Task details:
What is needed is an exact copy of the lines in the entries below from the one holding "Bagaimana Accurate Online" through the one holding "Silver and gold domed studs", pictures excluded.

Available data:
..........
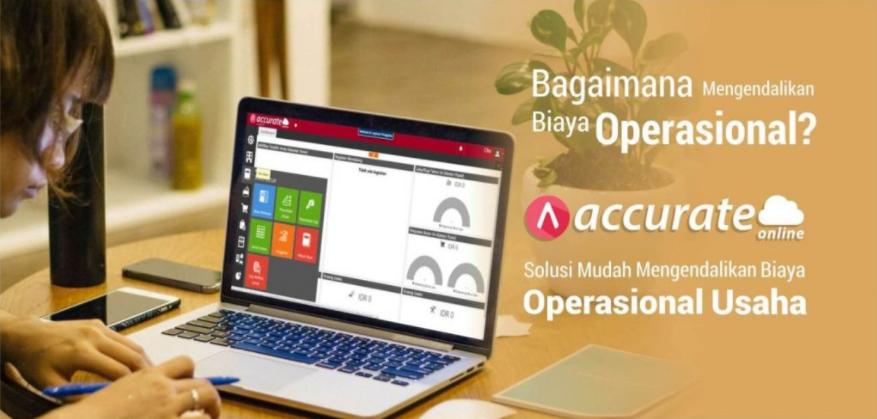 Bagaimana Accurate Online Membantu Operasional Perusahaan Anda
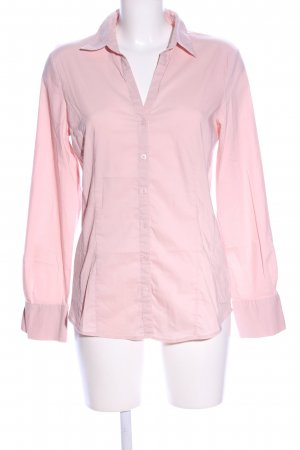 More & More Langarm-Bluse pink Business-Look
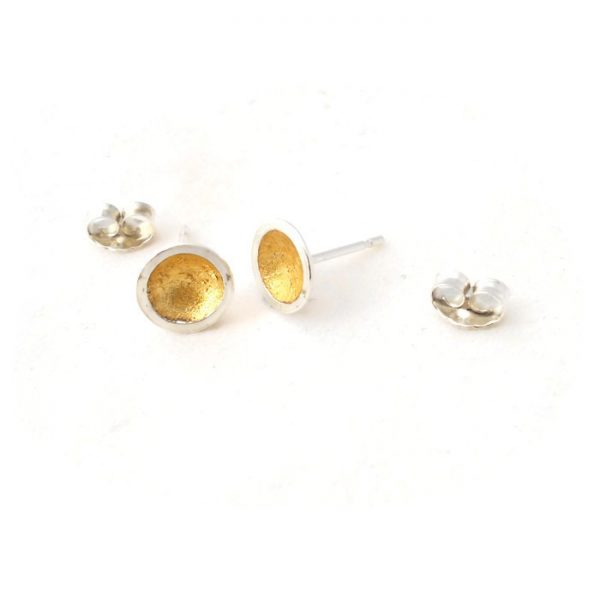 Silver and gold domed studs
..........
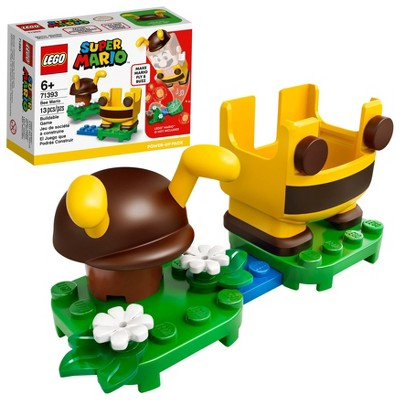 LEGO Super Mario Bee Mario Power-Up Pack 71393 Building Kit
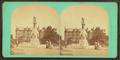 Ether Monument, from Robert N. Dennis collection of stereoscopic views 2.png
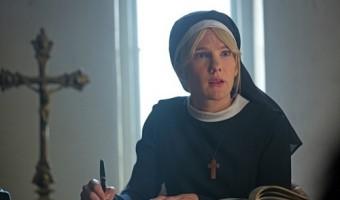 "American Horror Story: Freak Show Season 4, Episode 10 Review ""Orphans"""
..........
Expected answer:
 Bagaimana Accurate Online Membantu Operasional Perusahaan Anda
 More & More Langarm-Bluse pink Business-Look
 Silver and gold domed studs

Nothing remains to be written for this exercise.